Bandwidth Limit and Synthesis Approach for Single Resonance Ultrathin Metasurfaces

TL;DR

This paper establishes fundamental bandwidth limits for ultrathin metasurfaces based on physical constraints and proposes a synthesis method to significantly enhance their bandwidth, demonstrated through experimental validation at millimeter-wave frequencies.

Contribution

It derives a theoretical bandwidth limit for passive, causal, lossless metasurfaces and introduces a synthesis approach that achieves over 90% bandwidth enhancement.

Findings

Bandwidth limited by substrate thickness and permittivity.

Proposed LC resonance synthesis method improves bandwidth.

Experimental validation shows significant bandwidth increase.

Abstract

Metasurfaces have emerged as a promising technology for the manipulation of electromagnetic waves within a thin layer. In planar ultrathin metasurfaces, there exist rigorous narrowband design methods, based on the equivalent surface impedance of patterned metallic layers on dielectric substrates. In this work, we derive a limit on bandwidth achievable in these metasurfaces, based on constraints that their meta-atoms should be passive, causal and lossless, and that they should obey the time-bandwidth product rules of a single resonance structure.

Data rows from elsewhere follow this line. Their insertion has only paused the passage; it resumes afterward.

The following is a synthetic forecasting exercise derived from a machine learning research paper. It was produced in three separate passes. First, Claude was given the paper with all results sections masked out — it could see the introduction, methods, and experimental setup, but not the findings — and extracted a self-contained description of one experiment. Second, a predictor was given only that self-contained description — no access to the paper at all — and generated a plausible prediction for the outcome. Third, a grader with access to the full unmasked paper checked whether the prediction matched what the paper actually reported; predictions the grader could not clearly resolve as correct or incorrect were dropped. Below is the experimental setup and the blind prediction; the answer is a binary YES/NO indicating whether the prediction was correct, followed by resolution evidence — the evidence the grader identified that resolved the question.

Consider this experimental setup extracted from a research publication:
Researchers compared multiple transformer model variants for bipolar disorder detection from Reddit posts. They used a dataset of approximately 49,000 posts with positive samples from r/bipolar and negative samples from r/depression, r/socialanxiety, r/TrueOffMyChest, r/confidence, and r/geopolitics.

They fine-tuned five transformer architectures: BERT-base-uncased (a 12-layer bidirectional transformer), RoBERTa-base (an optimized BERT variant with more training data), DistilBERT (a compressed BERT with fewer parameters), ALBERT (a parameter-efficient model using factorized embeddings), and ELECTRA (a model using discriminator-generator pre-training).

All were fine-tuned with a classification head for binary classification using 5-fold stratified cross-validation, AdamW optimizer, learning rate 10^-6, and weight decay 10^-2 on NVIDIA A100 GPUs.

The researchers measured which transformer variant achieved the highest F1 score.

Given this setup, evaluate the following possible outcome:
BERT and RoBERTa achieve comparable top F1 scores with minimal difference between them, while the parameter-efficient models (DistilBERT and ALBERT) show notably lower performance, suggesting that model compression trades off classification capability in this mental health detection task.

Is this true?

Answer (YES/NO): NO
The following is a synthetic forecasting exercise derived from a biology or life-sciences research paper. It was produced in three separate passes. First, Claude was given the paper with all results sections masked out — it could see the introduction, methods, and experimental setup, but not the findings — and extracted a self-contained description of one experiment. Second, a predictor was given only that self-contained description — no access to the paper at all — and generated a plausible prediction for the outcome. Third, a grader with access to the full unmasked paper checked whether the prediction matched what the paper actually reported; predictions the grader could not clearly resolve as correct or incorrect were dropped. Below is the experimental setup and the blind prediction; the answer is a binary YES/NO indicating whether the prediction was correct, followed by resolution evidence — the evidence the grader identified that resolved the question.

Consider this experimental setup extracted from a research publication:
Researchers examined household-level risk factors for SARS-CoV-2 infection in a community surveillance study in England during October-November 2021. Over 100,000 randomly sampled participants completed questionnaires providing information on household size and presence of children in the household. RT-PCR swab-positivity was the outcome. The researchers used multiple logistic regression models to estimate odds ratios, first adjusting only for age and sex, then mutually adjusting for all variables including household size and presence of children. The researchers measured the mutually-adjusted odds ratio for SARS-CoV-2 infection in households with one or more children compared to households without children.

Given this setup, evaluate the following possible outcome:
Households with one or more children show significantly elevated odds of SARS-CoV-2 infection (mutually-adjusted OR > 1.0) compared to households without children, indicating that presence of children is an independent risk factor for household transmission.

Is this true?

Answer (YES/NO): YES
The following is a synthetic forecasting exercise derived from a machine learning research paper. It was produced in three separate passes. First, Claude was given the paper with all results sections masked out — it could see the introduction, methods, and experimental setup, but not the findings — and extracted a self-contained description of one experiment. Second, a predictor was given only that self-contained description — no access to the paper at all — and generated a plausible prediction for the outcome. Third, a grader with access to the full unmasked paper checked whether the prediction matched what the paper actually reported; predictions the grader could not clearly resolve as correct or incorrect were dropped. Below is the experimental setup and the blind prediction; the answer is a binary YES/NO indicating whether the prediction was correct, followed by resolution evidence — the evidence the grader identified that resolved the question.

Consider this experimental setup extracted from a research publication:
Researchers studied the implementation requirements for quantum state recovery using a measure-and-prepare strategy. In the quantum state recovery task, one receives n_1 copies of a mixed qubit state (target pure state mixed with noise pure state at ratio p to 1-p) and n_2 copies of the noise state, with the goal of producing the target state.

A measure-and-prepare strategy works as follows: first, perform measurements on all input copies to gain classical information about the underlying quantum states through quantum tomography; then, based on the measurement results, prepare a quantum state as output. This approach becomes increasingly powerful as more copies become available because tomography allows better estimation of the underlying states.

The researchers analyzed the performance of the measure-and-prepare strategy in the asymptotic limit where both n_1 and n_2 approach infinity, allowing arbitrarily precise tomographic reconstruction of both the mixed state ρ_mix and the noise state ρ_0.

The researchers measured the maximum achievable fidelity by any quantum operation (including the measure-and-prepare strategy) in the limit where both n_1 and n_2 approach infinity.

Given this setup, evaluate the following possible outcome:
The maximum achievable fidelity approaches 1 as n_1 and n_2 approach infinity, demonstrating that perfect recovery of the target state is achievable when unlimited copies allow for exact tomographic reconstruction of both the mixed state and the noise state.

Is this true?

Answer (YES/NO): YES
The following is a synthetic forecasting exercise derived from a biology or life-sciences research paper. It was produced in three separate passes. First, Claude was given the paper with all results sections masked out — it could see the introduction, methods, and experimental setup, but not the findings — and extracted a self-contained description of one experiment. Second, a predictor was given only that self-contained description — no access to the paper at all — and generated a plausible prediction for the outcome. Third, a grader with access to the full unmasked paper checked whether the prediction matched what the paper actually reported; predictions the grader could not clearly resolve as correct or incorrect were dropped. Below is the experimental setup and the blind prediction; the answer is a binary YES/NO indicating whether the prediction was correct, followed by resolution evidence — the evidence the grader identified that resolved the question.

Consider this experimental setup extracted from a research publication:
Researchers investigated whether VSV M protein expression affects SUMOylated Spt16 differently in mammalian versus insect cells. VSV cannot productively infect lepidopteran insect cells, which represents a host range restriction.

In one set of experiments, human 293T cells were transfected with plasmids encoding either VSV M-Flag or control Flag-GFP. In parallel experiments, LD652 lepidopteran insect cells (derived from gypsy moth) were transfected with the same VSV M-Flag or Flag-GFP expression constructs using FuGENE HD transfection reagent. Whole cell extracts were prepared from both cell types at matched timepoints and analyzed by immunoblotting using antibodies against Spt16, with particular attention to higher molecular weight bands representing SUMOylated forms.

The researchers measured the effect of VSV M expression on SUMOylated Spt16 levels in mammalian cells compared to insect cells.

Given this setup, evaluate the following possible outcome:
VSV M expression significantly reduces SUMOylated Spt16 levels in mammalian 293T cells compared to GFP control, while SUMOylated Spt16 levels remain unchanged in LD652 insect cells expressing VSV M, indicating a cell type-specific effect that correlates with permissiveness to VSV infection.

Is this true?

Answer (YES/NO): YES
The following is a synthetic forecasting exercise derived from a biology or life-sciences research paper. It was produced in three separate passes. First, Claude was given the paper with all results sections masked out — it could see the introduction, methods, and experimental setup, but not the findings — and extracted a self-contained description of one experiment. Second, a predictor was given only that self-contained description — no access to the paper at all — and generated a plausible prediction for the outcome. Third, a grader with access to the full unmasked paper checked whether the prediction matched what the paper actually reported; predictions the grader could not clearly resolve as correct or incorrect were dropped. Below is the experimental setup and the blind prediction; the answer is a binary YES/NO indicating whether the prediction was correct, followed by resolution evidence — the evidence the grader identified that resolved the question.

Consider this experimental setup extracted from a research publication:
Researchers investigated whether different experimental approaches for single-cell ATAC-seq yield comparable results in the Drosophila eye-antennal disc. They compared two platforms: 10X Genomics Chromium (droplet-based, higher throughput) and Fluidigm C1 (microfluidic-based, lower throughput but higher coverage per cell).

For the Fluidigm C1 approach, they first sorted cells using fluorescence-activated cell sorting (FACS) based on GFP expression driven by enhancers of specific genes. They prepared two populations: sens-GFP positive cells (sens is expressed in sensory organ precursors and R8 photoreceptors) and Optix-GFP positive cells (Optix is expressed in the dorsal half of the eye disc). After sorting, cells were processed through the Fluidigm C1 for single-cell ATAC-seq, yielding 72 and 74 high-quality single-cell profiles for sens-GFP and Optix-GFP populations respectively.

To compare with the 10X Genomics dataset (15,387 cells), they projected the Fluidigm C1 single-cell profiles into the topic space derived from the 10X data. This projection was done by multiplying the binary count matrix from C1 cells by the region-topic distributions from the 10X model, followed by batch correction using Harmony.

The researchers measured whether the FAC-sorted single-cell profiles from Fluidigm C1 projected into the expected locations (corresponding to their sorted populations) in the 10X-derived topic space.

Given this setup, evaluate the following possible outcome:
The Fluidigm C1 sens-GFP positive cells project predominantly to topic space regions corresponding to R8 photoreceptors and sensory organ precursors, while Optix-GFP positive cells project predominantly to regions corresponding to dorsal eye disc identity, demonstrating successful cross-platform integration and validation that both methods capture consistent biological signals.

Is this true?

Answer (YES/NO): NO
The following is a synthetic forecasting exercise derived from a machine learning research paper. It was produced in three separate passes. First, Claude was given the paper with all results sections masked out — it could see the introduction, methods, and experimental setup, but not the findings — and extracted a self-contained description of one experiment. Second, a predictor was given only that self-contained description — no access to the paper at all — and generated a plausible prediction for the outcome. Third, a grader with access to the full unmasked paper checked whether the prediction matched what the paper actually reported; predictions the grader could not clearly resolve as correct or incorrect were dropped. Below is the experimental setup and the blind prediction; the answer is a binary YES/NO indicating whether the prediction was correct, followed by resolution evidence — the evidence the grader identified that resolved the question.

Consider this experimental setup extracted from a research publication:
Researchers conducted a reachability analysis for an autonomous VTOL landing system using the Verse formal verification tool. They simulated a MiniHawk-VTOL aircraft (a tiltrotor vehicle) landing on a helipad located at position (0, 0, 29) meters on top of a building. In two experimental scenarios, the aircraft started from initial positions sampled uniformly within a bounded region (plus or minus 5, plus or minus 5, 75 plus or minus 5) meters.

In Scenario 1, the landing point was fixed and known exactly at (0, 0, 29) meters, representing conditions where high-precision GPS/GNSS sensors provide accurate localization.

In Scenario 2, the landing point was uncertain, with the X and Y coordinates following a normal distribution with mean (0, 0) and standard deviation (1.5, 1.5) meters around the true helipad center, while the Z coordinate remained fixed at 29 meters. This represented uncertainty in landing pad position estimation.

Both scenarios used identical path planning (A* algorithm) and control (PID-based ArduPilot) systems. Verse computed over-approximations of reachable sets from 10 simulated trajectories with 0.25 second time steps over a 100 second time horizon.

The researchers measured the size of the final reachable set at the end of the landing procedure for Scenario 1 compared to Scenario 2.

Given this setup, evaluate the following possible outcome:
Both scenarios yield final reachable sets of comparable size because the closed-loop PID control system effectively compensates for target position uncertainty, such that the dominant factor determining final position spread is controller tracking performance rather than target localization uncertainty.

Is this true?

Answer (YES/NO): NO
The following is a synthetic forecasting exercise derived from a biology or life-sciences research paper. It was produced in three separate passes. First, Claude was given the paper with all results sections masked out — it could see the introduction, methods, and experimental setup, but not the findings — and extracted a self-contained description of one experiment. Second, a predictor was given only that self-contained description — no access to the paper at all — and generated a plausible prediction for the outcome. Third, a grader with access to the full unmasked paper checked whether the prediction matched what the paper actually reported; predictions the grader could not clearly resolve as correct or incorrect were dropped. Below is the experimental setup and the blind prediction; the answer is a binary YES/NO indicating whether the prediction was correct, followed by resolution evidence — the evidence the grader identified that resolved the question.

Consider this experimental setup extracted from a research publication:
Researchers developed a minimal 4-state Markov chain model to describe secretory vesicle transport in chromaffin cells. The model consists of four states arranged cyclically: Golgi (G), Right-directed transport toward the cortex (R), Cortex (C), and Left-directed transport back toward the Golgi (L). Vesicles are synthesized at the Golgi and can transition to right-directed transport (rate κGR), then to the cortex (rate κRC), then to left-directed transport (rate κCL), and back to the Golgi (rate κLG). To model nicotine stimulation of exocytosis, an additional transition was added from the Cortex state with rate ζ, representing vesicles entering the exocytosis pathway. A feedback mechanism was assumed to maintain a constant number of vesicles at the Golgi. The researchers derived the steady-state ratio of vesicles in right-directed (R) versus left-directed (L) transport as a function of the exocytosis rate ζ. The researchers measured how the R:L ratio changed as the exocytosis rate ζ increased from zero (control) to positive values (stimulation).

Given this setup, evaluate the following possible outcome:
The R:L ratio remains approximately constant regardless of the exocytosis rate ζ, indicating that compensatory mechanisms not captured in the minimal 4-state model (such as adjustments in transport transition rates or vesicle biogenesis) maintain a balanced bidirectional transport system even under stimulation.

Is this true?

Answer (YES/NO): NO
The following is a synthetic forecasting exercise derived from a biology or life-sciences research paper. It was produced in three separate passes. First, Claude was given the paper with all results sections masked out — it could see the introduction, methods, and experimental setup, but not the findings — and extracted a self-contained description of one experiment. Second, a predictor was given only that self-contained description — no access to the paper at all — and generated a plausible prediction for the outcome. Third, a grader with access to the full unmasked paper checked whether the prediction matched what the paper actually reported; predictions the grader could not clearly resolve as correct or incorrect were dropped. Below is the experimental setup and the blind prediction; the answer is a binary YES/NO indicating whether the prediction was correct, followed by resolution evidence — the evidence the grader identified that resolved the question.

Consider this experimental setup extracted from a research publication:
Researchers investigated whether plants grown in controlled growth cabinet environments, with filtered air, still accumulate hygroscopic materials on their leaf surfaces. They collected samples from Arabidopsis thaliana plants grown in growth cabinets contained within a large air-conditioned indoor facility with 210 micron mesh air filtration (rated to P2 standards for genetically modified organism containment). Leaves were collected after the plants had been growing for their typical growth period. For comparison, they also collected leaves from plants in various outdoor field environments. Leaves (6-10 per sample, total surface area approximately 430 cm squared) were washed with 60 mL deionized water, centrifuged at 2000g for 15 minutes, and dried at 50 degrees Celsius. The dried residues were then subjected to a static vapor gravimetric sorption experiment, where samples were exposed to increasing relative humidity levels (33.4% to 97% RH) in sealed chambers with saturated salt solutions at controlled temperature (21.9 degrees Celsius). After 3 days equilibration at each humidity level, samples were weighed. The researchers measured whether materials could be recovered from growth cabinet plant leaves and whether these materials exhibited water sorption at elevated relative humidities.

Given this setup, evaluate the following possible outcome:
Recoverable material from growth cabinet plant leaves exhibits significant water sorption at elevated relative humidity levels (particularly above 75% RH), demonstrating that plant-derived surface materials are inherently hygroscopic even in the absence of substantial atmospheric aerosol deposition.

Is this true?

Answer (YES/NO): YES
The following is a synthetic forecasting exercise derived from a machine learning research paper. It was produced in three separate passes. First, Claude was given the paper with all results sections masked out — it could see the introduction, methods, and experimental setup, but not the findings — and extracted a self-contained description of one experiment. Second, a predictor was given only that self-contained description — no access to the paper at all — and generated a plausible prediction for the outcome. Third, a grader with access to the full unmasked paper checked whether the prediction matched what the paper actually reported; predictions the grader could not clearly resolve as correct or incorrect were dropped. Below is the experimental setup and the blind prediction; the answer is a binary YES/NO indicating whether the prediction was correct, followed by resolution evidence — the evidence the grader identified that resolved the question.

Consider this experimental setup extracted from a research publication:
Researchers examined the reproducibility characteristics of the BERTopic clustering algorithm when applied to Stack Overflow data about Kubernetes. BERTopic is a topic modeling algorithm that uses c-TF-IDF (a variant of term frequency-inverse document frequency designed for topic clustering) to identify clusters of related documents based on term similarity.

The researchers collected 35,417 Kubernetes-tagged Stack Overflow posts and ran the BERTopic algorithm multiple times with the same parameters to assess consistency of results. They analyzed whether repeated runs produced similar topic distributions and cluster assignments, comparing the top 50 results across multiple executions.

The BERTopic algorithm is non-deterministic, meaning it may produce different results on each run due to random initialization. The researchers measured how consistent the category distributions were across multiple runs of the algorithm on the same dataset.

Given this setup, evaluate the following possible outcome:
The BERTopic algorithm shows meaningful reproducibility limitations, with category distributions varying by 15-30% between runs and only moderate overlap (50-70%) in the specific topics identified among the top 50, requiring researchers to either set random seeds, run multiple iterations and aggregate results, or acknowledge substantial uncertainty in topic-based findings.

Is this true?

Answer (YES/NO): NO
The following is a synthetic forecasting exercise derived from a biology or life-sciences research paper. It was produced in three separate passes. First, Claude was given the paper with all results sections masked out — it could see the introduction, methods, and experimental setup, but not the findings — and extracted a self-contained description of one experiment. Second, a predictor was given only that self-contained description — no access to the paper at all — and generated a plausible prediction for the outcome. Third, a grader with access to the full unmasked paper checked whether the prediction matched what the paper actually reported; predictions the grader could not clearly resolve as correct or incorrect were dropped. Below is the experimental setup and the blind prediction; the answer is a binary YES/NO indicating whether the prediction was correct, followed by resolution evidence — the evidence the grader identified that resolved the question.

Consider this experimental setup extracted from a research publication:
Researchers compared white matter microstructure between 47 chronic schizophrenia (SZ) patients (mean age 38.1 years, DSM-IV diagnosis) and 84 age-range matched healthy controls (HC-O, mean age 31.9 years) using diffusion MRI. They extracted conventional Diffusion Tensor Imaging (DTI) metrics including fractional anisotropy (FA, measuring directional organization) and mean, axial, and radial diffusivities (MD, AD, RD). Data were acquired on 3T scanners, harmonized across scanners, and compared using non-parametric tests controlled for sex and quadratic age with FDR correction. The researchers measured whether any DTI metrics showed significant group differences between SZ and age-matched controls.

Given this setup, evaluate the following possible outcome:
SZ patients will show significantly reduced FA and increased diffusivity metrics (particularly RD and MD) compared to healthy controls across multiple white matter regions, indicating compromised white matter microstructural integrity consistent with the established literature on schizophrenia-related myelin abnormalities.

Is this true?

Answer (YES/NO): NO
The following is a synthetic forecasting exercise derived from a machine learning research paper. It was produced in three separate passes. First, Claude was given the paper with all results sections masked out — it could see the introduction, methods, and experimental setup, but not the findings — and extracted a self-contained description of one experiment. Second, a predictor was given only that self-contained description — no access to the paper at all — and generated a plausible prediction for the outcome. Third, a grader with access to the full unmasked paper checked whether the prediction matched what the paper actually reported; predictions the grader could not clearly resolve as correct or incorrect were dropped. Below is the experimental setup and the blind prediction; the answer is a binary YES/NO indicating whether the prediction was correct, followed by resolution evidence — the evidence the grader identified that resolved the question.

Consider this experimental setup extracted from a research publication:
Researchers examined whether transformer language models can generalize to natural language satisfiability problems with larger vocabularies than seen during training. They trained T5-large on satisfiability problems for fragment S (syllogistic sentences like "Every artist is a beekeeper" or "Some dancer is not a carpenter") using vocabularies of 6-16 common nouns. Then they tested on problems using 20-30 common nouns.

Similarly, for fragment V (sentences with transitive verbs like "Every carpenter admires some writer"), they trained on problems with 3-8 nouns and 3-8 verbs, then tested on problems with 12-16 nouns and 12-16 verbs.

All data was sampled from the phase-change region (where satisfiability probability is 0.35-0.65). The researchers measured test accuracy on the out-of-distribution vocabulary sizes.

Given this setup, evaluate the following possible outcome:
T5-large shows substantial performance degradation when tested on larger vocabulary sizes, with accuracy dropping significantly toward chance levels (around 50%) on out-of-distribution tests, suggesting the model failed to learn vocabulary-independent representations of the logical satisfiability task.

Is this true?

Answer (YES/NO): NO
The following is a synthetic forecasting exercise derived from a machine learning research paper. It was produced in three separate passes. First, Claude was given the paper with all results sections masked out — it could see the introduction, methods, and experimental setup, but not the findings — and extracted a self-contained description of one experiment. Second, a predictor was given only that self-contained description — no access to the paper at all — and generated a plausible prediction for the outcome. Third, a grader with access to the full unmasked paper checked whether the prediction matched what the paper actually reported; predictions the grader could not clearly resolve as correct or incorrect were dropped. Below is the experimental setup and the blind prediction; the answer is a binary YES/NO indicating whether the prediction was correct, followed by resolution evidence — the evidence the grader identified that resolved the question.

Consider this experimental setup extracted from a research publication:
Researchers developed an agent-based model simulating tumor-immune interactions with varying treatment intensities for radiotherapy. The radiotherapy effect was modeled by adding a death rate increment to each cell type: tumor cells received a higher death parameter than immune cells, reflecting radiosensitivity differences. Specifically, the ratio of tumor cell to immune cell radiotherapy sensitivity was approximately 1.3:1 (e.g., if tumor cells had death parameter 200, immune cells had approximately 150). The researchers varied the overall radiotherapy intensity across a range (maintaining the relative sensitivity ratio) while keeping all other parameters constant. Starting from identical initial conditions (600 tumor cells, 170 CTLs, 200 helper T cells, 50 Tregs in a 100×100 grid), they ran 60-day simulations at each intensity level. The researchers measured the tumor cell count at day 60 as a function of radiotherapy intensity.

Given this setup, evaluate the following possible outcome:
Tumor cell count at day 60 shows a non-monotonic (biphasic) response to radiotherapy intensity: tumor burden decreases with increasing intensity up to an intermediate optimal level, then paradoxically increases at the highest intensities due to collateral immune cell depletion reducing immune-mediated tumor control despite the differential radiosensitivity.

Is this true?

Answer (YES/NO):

The results show that in addition to elementary design parameters involving variation of the surface impedance, the bandwidth is critically limited by the dielectric substrate thickness and permittivity. We then propose a synthesis method for broadband ultrathin metasurfaces, based on an LC resonance fit of the required surface impedance, and experimentally verify a broadband dispersive structure at millimeter-wave frequencies. This results in a bandwidth enhancement of over 90%, relative to a reference metasurface created with the narrowband design process.